*Source text*
* * *
Specifically, the gateway 51 is configured to, when at least one destination network for the relay-target CAN frame RX-N is determined by the destination determining unit 14, sequentially supply, bit-by-bit, the relay-target CAN frame RX-N stored in the FIFO buffer 53 to at least one CAN transmitting block corresponding to the at least one destination network.
The received bits of the relay-target CAN frame can be sequentially relayed before all bits of the relay-target CAN frame are completely received by the CAN receiving block 11, making it possible to further reduce CAN-frame transfer delay times through the gateway 51 as compared with the gateway 1 according to the first embodiment.
In addition, in the gateway 51 according to the second embodiment, the destination determining unit 14 is configured to output the destination indicating signal IDD-P in synchronization with the end timing of receipt of the DLC field of the relay-target CAN frame RX-N.
The destination determining unit 14 can be however configured to output the destination indicating signal IDD-P in synchronization with a given timing earlier than the end timing of receipt of the DLC field of the relay-target CAN frame RX-N. This allows the capacity of the FIFO buffer 53 to be reduced.
For example, the destination determining unit 14 can be configured to output the destination indicating signal IDD-P in synchronization with a given timing as early as possible from the end timing of receipt of the ID field of the relay-target CAN frame RX-N. Note that the end timing of receipt of the ID field of the relay-target CAN frame RX-N corresponds to a timing when the ID receiving indicating signal IDF-N is turned from the low level to the high level.
* * *
*Extracted records*
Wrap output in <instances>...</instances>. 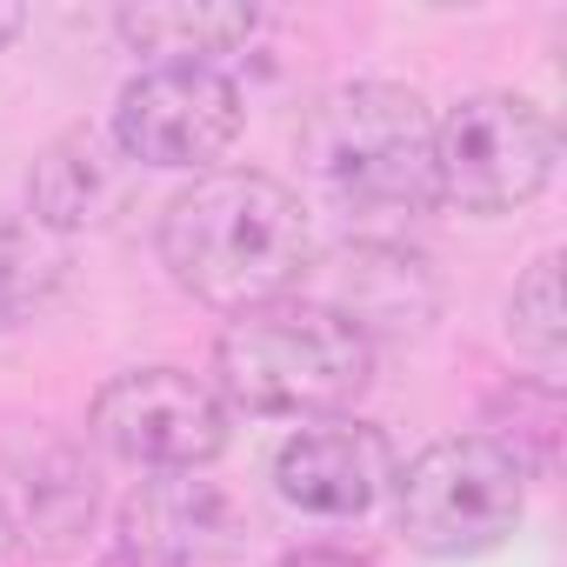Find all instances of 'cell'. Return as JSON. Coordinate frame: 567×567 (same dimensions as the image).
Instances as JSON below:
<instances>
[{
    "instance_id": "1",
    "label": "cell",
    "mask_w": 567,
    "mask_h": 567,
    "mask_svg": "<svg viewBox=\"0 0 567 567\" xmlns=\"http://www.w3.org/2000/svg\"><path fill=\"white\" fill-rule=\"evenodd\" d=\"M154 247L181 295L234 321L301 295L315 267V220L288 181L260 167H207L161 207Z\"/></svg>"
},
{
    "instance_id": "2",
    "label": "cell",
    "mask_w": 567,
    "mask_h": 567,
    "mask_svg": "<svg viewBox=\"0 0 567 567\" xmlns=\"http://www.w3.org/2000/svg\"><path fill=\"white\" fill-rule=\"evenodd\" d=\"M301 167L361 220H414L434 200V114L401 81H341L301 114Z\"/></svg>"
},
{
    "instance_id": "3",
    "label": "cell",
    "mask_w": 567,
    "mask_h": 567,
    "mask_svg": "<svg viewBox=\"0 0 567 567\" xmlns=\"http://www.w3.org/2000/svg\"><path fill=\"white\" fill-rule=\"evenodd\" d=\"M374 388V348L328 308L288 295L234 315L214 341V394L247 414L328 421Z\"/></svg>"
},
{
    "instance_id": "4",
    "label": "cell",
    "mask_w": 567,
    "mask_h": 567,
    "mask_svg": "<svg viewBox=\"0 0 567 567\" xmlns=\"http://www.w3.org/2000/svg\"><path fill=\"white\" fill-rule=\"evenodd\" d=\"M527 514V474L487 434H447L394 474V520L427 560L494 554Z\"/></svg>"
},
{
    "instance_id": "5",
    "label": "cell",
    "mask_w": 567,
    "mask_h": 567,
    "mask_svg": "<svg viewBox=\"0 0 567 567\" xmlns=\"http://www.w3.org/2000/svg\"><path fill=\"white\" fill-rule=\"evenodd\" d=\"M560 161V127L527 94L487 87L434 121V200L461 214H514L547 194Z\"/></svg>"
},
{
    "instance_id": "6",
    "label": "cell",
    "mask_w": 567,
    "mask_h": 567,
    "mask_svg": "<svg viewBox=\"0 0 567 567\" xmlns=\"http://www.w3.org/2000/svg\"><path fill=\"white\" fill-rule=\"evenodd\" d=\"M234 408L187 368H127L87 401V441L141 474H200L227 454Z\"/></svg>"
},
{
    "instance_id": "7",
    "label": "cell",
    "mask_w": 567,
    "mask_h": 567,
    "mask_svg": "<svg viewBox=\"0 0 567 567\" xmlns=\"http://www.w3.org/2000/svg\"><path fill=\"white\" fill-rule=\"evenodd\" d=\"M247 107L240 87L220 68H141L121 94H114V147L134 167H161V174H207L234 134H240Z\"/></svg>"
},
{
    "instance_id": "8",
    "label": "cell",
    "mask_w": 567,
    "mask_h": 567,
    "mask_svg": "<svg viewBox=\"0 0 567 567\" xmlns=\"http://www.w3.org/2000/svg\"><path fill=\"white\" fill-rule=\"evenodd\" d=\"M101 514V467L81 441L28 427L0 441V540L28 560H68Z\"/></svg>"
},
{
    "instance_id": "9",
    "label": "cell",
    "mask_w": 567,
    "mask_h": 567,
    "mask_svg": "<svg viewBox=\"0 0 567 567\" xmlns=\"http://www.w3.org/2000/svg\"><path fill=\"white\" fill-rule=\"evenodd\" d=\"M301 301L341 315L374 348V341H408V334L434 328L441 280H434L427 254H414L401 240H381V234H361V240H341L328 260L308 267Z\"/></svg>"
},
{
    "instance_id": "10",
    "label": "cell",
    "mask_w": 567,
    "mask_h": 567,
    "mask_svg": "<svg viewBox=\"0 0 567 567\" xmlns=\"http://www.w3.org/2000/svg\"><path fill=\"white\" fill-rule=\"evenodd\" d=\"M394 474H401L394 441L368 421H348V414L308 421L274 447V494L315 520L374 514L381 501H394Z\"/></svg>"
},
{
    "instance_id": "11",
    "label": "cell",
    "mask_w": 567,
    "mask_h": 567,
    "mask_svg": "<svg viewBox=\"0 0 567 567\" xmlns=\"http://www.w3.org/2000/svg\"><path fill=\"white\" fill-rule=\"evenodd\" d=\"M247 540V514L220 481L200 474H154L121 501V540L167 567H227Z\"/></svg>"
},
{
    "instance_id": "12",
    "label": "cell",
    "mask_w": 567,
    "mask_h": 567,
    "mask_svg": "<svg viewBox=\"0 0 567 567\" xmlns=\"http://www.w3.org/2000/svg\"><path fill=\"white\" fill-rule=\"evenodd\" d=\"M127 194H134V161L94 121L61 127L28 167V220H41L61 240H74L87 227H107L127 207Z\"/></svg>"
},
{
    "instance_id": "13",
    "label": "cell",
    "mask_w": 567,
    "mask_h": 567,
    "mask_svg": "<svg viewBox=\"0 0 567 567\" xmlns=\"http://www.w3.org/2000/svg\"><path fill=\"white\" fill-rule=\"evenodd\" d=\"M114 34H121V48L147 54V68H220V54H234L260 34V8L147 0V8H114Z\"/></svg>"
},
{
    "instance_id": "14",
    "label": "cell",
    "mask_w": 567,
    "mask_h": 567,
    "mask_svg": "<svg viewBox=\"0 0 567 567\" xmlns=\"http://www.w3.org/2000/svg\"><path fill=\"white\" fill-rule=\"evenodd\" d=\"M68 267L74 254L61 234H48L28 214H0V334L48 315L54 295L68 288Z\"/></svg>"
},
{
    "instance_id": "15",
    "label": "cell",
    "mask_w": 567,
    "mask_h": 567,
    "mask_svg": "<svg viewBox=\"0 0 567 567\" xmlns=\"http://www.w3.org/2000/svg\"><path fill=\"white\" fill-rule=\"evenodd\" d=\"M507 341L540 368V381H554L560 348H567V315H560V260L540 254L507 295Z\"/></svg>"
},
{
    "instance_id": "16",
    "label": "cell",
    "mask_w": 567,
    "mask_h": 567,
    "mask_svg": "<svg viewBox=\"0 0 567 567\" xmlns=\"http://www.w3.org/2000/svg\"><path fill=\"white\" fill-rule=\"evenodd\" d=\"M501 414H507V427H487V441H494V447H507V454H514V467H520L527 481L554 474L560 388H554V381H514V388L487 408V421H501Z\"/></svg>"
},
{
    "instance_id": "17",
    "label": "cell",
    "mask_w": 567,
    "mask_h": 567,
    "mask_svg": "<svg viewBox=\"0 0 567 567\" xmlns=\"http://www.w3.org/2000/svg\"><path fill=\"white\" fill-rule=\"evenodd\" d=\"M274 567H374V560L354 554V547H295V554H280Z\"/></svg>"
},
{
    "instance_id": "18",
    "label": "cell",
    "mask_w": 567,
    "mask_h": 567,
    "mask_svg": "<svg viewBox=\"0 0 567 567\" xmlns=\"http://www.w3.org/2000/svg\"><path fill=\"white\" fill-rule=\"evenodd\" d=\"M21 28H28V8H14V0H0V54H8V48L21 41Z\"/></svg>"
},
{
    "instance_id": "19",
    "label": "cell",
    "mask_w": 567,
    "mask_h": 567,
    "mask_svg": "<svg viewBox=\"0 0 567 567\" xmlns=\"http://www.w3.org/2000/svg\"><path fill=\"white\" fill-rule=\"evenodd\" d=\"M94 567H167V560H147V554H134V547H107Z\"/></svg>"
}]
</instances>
* * *
*Tasks to perform*
**1)** Echo the CAN gateway passage between "Specifically, the gateway" and "the first embodiment.", inclusive.
**2)** Answer these questions from the CAN gateway passage:
(a) Where is the relay-target CAN frame RX-N stored before it is supplied to the CAN transmitting blocks?
(b) In the second embodiment, the destination indicating signal IDD-P is output in synchronization with what timing?
(c) The end timing of receipt of the ID field corresponds to a timing when which signal turns from the low level to the high level?

*Final results*
**1)**
Specifically, the gateway 51 is configured to, when at least one destination network for the relay-target CAN frame RX-N is determined by the destination determining unit 14, sequentially supply, bit-by-bit, the relay-target CAN frame RX-N stored in the FIFO buffer 53 to at least one CAN transmitting block corresponding to the at least one destination network.
The received bits of the relay-target CAN frame can be sequentially relayed before all bits of the relay-target CAN frame are completely received by the CAN receiving block 11, making it possible to further reduce CAN-frame transfer delay times through the gateway 51 as compared with the gateway 1 according to the first embodiment.

**2)**
(a) In the FIFO buffer 53.
(b) The end timing of receipt of the DLC field of the relay-target CAN frame RX-N.
(c) The ID receiving indicating signal IDF-N.